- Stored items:
* * *
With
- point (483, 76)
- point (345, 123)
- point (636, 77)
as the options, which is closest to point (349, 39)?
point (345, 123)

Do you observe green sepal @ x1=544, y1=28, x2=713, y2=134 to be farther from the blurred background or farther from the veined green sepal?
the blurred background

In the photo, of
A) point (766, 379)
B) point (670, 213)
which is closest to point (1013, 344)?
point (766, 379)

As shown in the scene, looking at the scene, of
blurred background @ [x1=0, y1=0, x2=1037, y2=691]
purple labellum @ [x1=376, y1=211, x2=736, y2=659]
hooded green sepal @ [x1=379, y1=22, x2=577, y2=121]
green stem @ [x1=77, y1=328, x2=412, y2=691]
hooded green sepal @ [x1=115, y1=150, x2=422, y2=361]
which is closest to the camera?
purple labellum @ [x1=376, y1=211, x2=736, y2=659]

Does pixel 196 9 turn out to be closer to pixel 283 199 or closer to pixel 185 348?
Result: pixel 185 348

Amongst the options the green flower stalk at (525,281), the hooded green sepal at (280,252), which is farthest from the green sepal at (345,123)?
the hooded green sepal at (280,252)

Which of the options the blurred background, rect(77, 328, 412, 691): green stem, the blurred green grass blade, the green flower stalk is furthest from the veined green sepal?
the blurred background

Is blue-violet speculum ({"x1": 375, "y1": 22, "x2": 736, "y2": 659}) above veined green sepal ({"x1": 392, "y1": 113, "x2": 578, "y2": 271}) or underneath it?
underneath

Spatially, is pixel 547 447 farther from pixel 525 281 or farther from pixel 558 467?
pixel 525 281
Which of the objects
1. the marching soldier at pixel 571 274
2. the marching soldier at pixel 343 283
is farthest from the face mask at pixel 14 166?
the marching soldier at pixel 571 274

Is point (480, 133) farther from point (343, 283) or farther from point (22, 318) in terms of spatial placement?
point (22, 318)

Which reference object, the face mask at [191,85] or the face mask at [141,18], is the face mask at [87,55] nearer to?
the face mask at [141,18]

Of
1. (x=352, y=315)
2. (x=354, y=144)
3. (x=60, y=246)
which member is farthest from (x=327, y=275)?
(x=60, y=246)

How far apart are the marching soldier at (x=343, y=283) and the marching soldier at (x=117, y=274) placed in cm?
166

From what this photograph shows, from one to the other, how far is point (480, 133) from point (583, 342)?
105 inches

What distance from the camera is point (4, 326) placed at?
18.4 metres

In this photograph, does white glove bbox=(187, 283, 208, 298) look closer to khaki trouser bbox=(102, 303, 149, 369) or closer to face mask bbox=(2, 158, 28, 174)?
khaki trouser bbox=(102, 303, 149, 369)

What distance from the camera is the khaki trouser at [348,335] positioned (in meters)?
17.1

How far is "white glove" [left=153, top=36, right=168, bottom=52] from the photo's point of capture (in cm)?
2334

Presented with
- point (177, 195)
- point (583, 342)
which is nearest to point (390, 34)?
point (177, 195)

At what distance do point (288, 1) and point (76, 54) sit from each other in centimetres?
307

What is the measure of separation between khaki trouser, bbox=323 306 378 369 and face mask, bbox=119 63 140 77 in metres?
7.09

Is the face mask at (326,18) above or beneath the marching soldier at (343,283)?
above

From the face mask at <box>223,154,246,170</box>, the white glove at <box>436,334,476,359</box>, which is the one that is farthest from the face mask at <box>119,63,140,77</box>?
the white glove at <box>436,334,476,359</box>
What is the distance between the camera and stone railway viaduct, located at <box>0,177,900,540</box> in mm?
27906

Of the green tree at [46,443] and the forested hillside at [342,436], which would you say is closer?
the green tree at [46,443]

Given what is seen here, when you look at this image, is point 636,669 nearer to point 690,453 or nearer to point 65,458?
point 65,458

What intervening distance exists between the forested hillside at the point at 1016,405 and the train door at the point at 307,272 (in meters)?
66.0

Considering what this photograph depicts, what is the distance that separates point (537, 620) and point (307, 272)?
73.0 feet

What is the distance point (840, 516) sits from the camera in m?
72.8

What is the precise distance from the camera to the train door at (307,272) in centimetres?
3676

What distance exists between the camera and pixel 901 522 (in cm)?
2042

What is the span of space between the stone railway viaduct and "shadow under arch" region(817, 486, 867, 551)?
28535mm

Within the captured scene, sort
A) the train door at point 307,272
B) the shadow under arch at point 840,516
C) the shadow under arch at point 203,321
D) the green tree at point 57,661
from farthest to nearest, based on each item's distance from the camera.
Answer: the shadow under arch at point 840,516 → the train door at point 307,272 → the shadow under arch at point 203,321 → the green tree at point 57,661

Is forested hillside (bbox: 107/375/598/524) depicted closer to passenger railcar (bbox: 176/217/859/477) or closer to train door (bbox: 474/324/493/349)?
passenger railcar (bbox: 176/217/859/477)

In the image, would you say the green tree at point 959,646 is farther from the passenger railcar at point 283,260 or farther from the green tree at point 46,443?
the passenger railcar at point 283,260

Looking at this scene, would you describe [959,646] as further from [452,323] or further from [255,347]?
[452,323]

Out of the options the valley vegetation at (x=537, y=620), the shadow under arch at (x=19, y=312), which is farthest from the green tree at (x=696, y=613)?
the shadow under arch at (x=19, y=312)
* * *
- Work to do: Revise the lines above so that "forested hillside" becomes "wooded slope" wherever it occurs, leaving everything else untouched.

- Solution to this problem:
With
- point (483, 76)
- point (345, 123)
- point (636, 77)
as the options, which is closest to point (349, 39)?
point (345, 123)

Do you observe green sepal @ x1=544, y1=28, x2=713, y2=134 to be farther from the blurred background or farther from the veined green sepal?
the blurred background

In the photo, of
A) point (766, 379)
B) point (670, 213)
which is closest to point (1013, 344)?
point (766, 379)

As shown in the scene, looking at the scene, of
blurred background @ [x1=0, y1=0, x2=1037, y2=691]
purple labellum @ [x1=376, y1=211, x2=736, y2=659]
hooded green sepal @ [x1=379, y1=22, x2=577, y2=121]
green stem @ [x1=77, y1=328, x2=412, y2=691]
hooded green sepal @ [x1=115, y1=150, x2=422, y2=361]
which is closest to the camera?
purple labellum @ [x1=376, y1=211, x2=736, y2=659]

Does pixel 196 9 turn out to be closer to pixel 283 199 or closer to pixel 185 348?
Result: pixel 185 348

Amongst the options the green flower stalk at (525,281), the hooded green sepal at (280,252), which is farthest from the green sepal at (345,123)?
the hooded green sepal at (280,252)

Which of the options the blurred background, rect(77, 328, 412, 691): green stem, the blurred green grass blade, the green flower stalk is furthest from the veined green sepal?
the blurred background

Is blue-violet speculum ({"x1": 375, "y1": 22, "x2": 736, "y2": 659}) above veined green sepal ({"x1": 392, "y1": 113, "x2": 578, "y2": 271}) or underneath it?
underneath

Spatially, is pixel 547 447 farther from pixel 525 281 or farther from pixel 558 467?
pixel 525 281
Which of the objects
1. the marching soldier at pixel 571 274
2. the marching soldier at pixel 343 283
is farthest from the face mask at pixel 14 166?
the marching soldier at pixel 571 274

Is point (480, 133) farther from point (343, 283) or farther from point (22, 318) in terms of spatial placement?
point (22, 318)

Which reference object, the face mask at [191,85] or the face mask at [141,18], is the face mask at [87,55] nearer to?
the face mask at [141,18]

Of
1. (x=352, y=315)
2. (x=354, y=144)
3. (x=60, y=246)
which member is farthest from (x=327, y=275)?
(x=60, y=246)

How far apart are the marching soldier at (x=343, y=283) and the marching soldier at (x=117, y=274) placed in cm?
166

From what this photograph shows, from one to the other, how far is point (480, 133) from point (583, 342)?
105 inches

What distance from the camera is point (4, 326) placed at?
18.4 metres

In this photograph, does white glove bbox=(187, 283, 208, 298) look closer to khaki trouser bbox=(102, 303, 149, 369) or closer to face mask bbox=(2, 158, 28, 174)?
khaki trouser bbox=(102, 303, 149, 369)

What distance from the camera is the khaki trouser at [348,335] positioned (in meters)?
17.1

How far is "white glove" [left=153, top=36, right=168, bottom=52] from the photo's point of capture (in cm)?
2334

Presented with
- point (177, 195)
- point (583, 342)
which is nearest to point (390, 34)?
point (177, 195)

At what distance do point (288, 1) and point (76, 54) sit from each other in centimetres?
307

What is the measure of separation between khaki trouser, bbox=323 306 378 369 and face mask, bbox=119 63 140 77 in metres?
7.09

Is the face mask at (326,18) above or beneath the marching soldier at (343,283)?
above

From the face mask at <box>223,154,246,170</box>, the white glove at <box>436,334,476,359</box>, which is the one that is farthest from the face mask at <box>119,63,140,77</box>?
the white glove at <box>436,334,476,359</box>
What is the distance between the camera and stone railway viaduct, located at <box>0,177,900,540</box> in mm?
27906

Of the green tree at [46,443] and the wooded slope at [342,436], which would you say is closer?
the green tree at [46,443]

Given what is seen here, when you look at this image, is point 636,669 nearer to point 690,453 or nearer to point 65,458?
point 65,458

What intervening distance exists between the wooded slope at the point at 1016,405 and the train door at the point at 307,272 (in meters)?
66.0

Considering what this photograph depicts, what is the distance that separates point (537, 620) and point (307, 272)?
73.0 feet

What is the distance point (840, 516) sits from the camera in m?
72.8

What is the precise distance from the camera to the train door at (307,272) in centimetres?
3676

What distance exists between the camera and pixel 901 522 (in cm)?
2042

What is the span of space between the stone railway viaduct and "shadow under arch" region(817, 486, 867, 551)?
28535mm

Within the captured scene, sort
A) the train door at point 307,272
B) the shadow under arch at point 840,516
C) the shadow under arch at point 203,321
D) the green tree at point 57,661
from farthest to nearest, based on each item's distance from the camera.
Answer: the shadow under arch at point 840,516 → the train door at point 307,272 → the shadow under arch at point 203,321 → the green tree at point 57,661

Is wooded slope (bbox: 107/375/598/524) depicted closer to passenger railcar (bbox: 176/217/859/477) or closer to train door (bbox: 474/324/493/349)?
passenger railcar (bbox: 176/217/859/477)

In the image, would you say the green tree at point 959,646 is farther from the passenger railcar at point 283,260 or farther from the green tree at point 46,443?
the passenger railcar at point 283,260

Looking at this scene, would you describe [959,646] as further from [452,323] or further from [255,347]?
[452,323]

Out of the options the valley vegetation at (x=537, y=620), the shadow under arch at (x=19, y=312), which is farthest from the green tree at (x=696, y=613)?
the shadow under arch at (x=19, y=312)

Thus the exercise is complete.